**Written task**
Swap every "farthest" in the items below for "most distant" and write the items out again with nothing else changed. Leave the pictures out of your answer.

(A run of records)
========================

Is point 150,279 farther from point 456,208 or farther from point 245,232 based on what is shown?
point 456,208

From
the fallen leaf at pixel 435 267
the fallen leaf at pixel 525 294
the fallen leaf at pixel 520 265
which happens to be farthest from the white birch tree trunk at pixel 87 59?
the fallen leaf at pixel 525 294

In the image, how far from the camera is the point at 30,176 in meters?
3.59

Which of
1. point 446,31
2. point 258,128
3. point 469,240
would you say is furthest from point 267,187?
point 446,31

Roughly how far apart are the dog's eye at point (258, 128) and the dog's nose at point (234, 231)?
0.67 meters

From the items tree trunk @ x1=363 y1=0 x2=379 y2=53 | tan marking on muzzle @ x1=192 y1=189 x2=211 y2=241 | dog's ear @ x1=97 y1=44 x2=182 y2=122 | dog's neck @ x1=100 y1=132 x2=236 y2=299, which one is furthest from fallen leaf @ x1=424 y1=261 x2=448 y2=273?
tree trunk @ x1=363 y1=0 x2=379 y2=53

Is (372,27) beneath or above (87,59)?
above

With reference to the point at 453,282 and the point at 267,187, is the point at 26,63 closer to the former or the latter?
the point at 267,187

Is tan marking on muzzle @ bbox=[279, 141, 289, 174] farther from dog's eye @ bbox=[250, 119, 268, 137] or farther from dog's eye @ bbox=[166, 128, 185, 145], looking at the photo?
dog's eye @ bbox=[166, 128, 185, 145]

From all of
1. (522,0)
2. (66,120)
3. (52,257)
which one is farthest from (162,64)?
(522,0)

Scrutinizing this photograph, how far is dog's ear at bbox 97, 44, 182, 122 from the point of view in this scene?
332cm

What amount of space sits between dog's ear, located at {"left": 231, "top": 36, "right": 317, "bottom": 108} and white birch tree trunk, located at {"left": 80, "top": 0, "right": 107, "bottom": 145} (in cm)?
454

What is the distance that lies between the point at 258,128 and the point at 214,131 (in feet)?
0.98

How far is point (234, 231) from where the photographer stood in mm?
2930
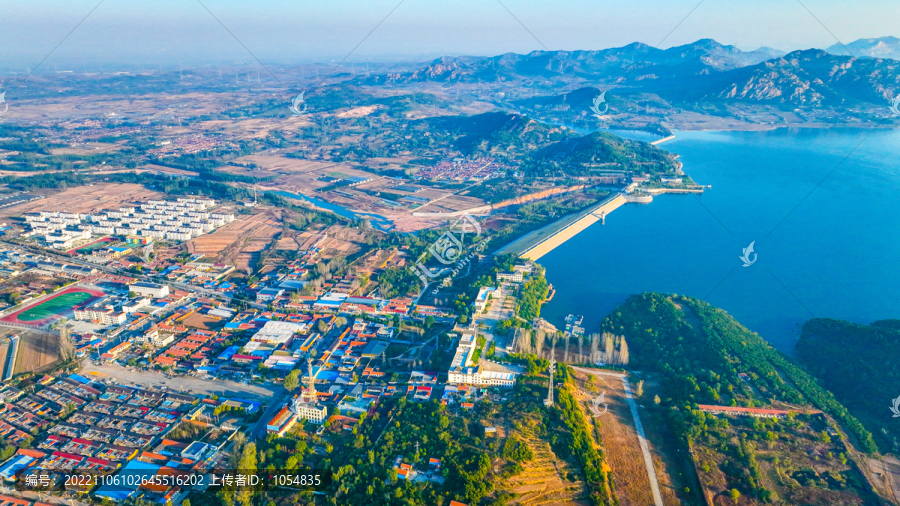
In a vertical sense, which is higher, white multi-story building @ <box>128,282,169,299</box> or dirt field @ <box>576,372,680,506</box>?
white multi-story building @ <box>128,282,169,299</box>

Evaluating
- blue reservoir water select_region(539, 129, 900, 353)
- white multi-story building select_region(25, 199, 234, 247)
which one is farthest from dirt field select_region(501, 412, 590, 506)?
white multi-story building select_region(25, 199, 234, 247)

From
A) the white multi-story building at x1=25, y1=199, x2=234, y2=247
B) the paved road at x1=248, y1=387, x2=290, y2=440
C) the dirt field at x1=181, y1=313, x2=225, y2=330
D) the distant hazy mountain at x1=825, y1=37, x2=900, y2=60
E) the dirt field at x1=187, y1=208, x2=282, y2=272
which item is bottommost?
the paved road at x1=248, y1=387, x2=290, y2=440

========================

**Solution to this exercise**
Is point 150,279 farther from point 456,208 or farther from point 245,232 based on what is shown?
point 456,208

From
the fallen leaf at pixel 435 267
the fallen leaf at pixel 525 294
the fallen leaf at pixel 520 265
which happens to be most distant from the white birch tree trunk at pixel 87 59?
the fallen leaf at pixel 525 294

In the image, how far from the camera is the point at 30,176 in meters?
3.59

Which of
1. point 446,31
2. point 258,128
3. point 469,240
would you say is furthest from point 267,187?
point 446,31

Roughly how far apart are the dog's eye at point (258, 128) and the dog's nose at point (234, 231)?
0.67 meters

From the items tree trunk @ x1=363 y1=0 x2=379 y2=53 | tan marking on muzzle @ x1=192 y1=189 x2=211 y2=241 | dog's ear @ x1=97 y1=44 x2=182 y2=122 | dog's neck @ x1=100 y1=132 x2=236 y2=299, which one is furthest from fallen leaf @ x1=424 y1=261 x2=448 y2=273?
tree trunk @ x1=363 y1=0 x2=379 y2=53

Is (372,27) beneath or above (87,59)?
above

With reference to the point at 453,282 and the point at 267,187, is the point at 26,63 closer to the former or the latter?
the point at 267,187

Is tan marking on muzzle @ bbox=[279, 141, 289, 174] farther from dog's eye @ bbox=[250, 119, 268, 137] or farther from dog's eye @ bbox=[166, 128, 185, 145], looking at the photo?
dog's eye @ bbox=[166, 128, 185, 145]

From all of
1. (522,0)
2. (66,120)
3. (52,257)
which one is most distant from (162,64)?
(522,0)

Scrutinizing this photograph, how far is dog's ear at bbox 97, 44, 182, 122 from the point of view in this scene?
332cm

What amount of space sits between dog's ear, located at {"left": 231, "top": 36, "right": 317, "bottom": 108} and white birch tree trunk, located at {"left": 80, "top": 0, "right": 107, "bottom": 145} (in cm)?
454

What is the distance that lies between the point at 258,128 and the point at 214,131 (in feet)?
0.98

How far is point (234, 231) from where the photographer stood in mm?
2930
In a vertical sense, which is higher, white multi-story building @ <box>128,282,169,299</box> or dirt field @ <box>576,372,680,506</box>?
white multi-story building @ <box>128,282,169,299</box>

Evaluating
- blue reservoir water select_region(539, 129, 900, 353)
- white multi-story building select_region(25, 199, 234, 247)
which one is most distant from dirt field select_region(501, 412, 590, 506)?
white multi-story building select_region(25, 199, 234, 247)

From
A) the white multi-story building at x1=25, y1=199, x2=234, y2=247
B) the paved road at x1=248, y1=387, x2=290, y2=440
C) the dirt field at x1=181, y1=313, x2=225, y2=330
D) the distant hazy mountain at x1=825, y1=37, x2=900, y2=60
E) the dirt field at x1=187, y1=208, x2=282, y2=272
which item is bottommost?
the paved road at x1=248, y1=387, x2=290, y2=440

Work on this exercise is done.